PHILADELPHIA – (October 12, 2017) More than 300 chronically homeless people in Philadelphia are now off the streets, out of shelters and into permanent supportive housing. Philadelphia’s Office of Homeless Services (OHS) announced today that the city permanently housed a record 339 chronically homeless individuals during the 12-month period ending August 2017 successfully transitioning nearly one person a day. A chronically homeless person is someone with a disabling condition who has been homeless for a year or more or at multiple times over several years.

The city placed some individuals directly from the street and transitioned others who were already in the homeless services system from shelters, safe havens and residential drug treatment programs. Most – 272 – were initially brought into the system after being engaged by homeless outreach workers at SEPTA’s underground Center City Concourse, Two Penn Center and in Kensington.

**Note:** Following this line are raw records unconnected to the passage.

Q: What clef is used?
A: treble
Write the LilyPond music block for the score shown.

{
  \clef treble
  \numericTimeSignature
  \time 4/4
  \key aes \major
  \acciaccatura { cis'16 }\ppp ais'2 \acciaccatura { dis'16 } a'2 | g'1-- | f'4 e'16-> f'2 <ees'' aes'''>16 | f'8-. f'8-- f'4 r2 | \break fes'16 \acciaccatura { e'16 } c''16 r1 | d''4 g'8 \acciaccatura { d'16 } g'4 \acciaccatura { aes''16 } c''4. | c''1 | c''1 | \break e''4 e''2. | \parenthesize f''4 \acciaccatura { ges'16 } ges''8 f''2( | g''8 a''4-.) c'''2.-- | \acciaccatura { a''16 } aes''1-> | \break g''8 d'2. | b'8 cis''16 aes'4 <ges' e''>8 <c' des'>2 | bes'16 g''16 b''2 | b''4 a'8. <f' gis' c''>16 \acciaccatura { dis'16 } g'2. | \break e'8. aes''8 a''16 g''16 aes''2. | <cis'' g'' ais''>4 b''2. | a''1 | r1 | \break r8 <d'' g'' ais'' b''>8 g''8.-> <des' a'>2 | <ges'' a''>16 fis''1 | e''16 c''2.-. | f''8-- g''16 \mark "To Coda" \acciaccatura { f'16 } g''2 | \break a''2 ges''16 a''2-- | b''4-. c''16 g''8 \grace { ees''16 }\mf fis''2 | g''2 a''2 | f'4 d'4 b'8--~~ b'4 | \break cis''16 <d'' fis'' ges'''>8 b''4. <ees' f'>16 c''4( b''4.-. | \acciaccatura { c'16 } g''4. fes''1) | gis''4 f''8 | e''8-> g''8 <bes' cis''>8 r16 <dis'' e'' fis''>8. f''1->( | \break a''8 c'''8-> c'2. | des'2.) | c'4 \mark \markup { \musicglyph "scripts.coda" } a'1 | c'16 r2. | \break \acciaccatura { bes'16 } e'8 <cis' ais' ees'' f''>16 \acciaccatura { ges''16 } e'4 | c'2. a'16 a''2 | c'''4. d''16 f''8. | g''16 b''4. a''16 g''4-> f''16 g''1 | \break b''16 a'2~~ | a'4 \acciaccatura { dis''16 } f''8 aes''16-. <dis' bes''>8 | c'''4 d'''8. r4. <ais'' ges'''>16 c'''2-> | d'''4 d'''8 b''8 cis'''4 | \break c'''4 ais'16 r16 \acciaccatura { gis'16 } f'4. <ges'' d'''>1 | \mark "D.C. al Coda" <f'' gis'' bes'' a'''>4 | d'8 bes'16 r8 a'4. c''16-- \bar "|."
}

The bulk of the remaining 67 people had been engaged outside the Pennsylvania Convention Center, in Aviator Park/Logan Square, along the Benjamin Franklin Parkway and in Rittenhouse Square while a small group came from 30th Street Station, Society Hill’s Head House Square and South Philadelphia’s Pennsport neighborhood. This geographical breakdown is generally proportional to where most people experiencing street homelessness are living in Philadelphia.

Homeless Services Director Liz Hersh said the accomplishment stems from the 100-day street homelessness challenge her office launched in June 2016 in partnership with more than a dozen of the city’s homeless provider agencies. “The idea was to bring all the different pieces together and collectively jumpstart ambitious yet actionable solutions to homelessness within a period of 100 days,” Hersh said. “We accomplished that and after reaching the 100-day mark, we continued the work, breaking down barriers and implementing what we came up with.”

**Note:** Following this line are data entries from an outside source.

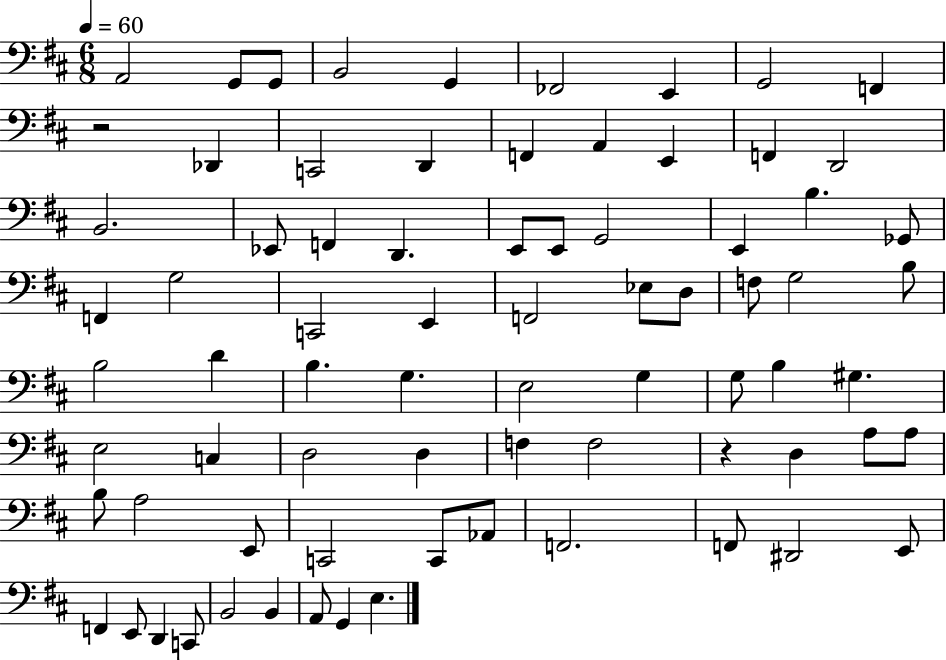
X:1
T:Untitled
M:6/8
L:1/4
K:D
A,,2 G,,/2 G,,/2 B,,2 G,, _F,,2 E,, G,,2 F,, z2 _D,, C,,2 D,, F,, A,, E,, F,, D,,2 B,,2 _E,,/2 F,, D,, E,,/2 E,,/2 G,,2 E,, B, _G,,/2 F,, G,2 C,,2 E,, F,,2 _E,/2 D,/2 F,/2 G,2 B,/2 B,2 D B, G, E,2 G, G,/2 B, ^G, E,2 C, D,2 D, F, F,2 z D, A,/2 A,/2 B,/2 A,2 E,,/2 C,,2 C,,/2 _A,,/2 F,,2 F,,/2 ^D,,2 E,,/2 F,, E,,/2 D,, C,,/2 B,,2 B,, A,,/2 G,, E,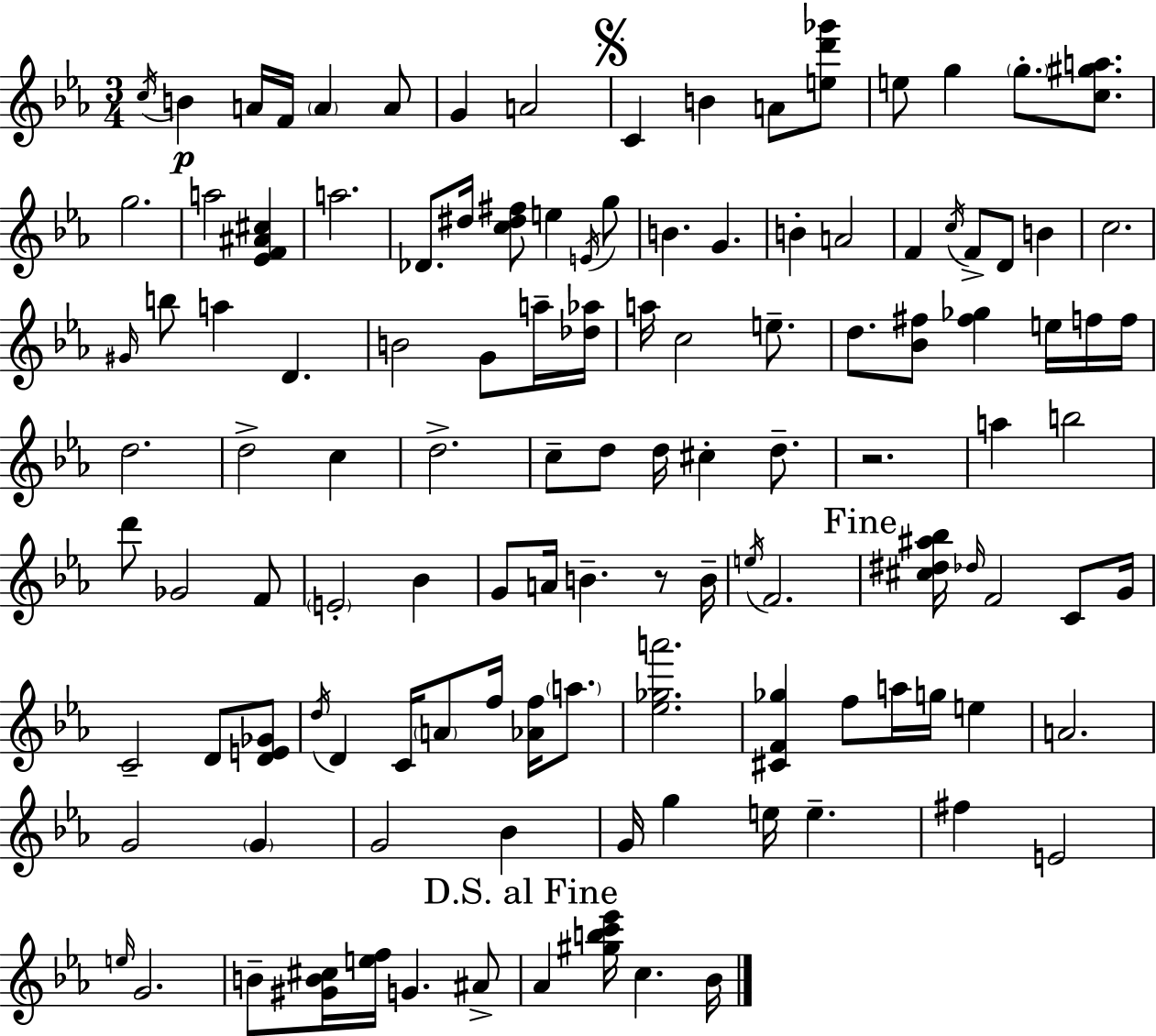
{
  \clef treble
  \numericTimeSignature
  \time 3/4
  \key c \minor
  \repeat volta 2 { \acciaccatura { c''16 }\p b'4 a'16 f'16 \parenthesize a'4 a'8 | g'4 a'2 | \mark \markup { \musicglyph "scripts.segno" } c'4 b'4 a'8 <e'' d''' ges'''>8 | e''8 g''4 \parenthesize g''8.-. <c'' gis'' a''>8. | \break g''2. | a''2 <ees' f' ais' cis''>4 | a''2. | des'8. dis''16 <c'' dis'' fis''>8 e''4 \acciaccatura { e'16 } | \break g''8 b'4. g'4. | b'4-. a'2 | f'4 \acciaccatura { c''16 } f'8-> d'8 b'4 | c''2. | \break \grace { gis'16 } b''8 a''4 d'4. | b'2 | g'8 a''16-- <des'' aes''>16 a''16 c''2 | e''8.-- d''8. <bes' fis''>8 <fis'' ges''>4 | \break e''16 f''16 f''16 d''2. | d''2-> | c''4 d''2.-> | c''8-- d''8 d''16 cis''4-. | \break d''8.-- r2. | a''4 b''2 | d'''8 ges'2 | f'8 \parenthesize e'2-. | \break bes'4 g'8 a'16 b'4.-- | r8 b'16-- \acciaccatura { e''16 } f'2. | \mark "Fine" <cis'' dis'' ais'' bes''>16 \grace { des''16 } f'2 | c'8 g'16 c'2-- | \break d'8 <d' e' ges'>8 \acciaccatura { d''16 } d'4 c'16 | \parenthesize a'8 f''16 <aes' f''>16 \parenthesize a''8. <ees'' ges'' a'''>2. | <cis' f' ges''>4 f''8 | a''16 g''16 e''4 a'2. | \break g'2 | \parenthesize g'4 g'2 | bes'4 g'16 g''4 | e''16 e''4.-- fis''4 e'2 | \break \grace { e''16 } g'2. | b'8-- <gis' b' cis''>16 <e'' f''>16 | g'4. ais'8-> \mark "D.S. al Fine" aes'4 | <gis'' b'' c''' ees'''>16 c''4. bes'16 } \bar "|."
}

Starting with the 100-day challenge, providers and city officials broke out into teams. The “chronic homelessness” team created one by-name list of Philadelphians experiencing chronic homelessness and established a single point of contact for each, enabling the team to identify and address their unique circumstances individually. “It’s incredibly labor-intensive,” Hersh said. “By the time someone is chronically homeless, the pain and trauma in their life are so great that it takes a herculean effort to bring them in.”

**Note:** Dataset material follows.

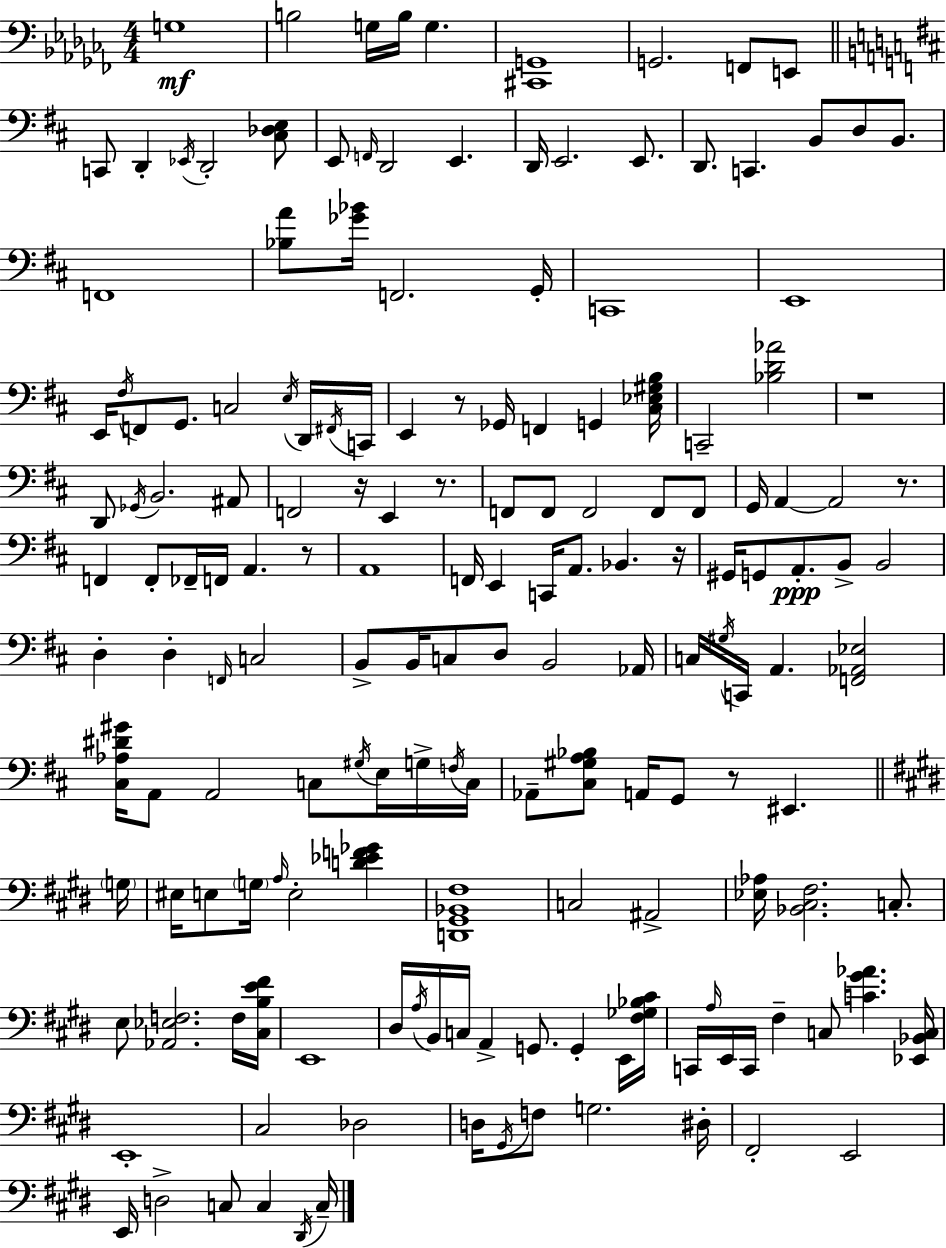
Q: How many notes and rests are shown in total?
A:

She said a “cornerstone” of the effort is the longstanding partnership between OHS and the city’s Department of Behavioral Health and Intellectual disAbility Services (DBHIDS) because “without addiction, mental health, trauma and other critical behavioral health services, the model of permanent supportive housing simply does not work.”

Permanent supportive housing is a long-tem rent subsidy provided through OHS combined with behavioral health services provided by DBHIDS to help chronically homeless individuals maintain stable housing and achieve other positive outcomes, such as improved health and reduced use of the city’s crisis services, including costly emergency room visits, psychiatric admissions and stays in a homeless shelter. The model has been shown repeatedly to cost Philadelphia taxpayers less money than street homelessness and it has an average success rate of 90 percent in preventing a return to homelessness in Philadelphia.

The city has an inventory of about 6,000 units of permanent supportive housing and the Philadelphia Housing Authority has provided an additional 3,500 units over the past nine years. While the housing program is intended to provide permanent residency as its name suggests, there are instances where individuals voluntarily transition out of supportive housing as their circumstances change.

Along with OHS and DBHIDS, members of the “chronically homeless” team from the 100-day street homelessness challenge include the following homeless provider agencies: Bethesda Project, Broad Street Ministry, Horizon House, Mental Health Partnership, Mission First Housing, One Day At A Time, Pathways to Housing PA, Project HOME and Prevention Point Philadelphia.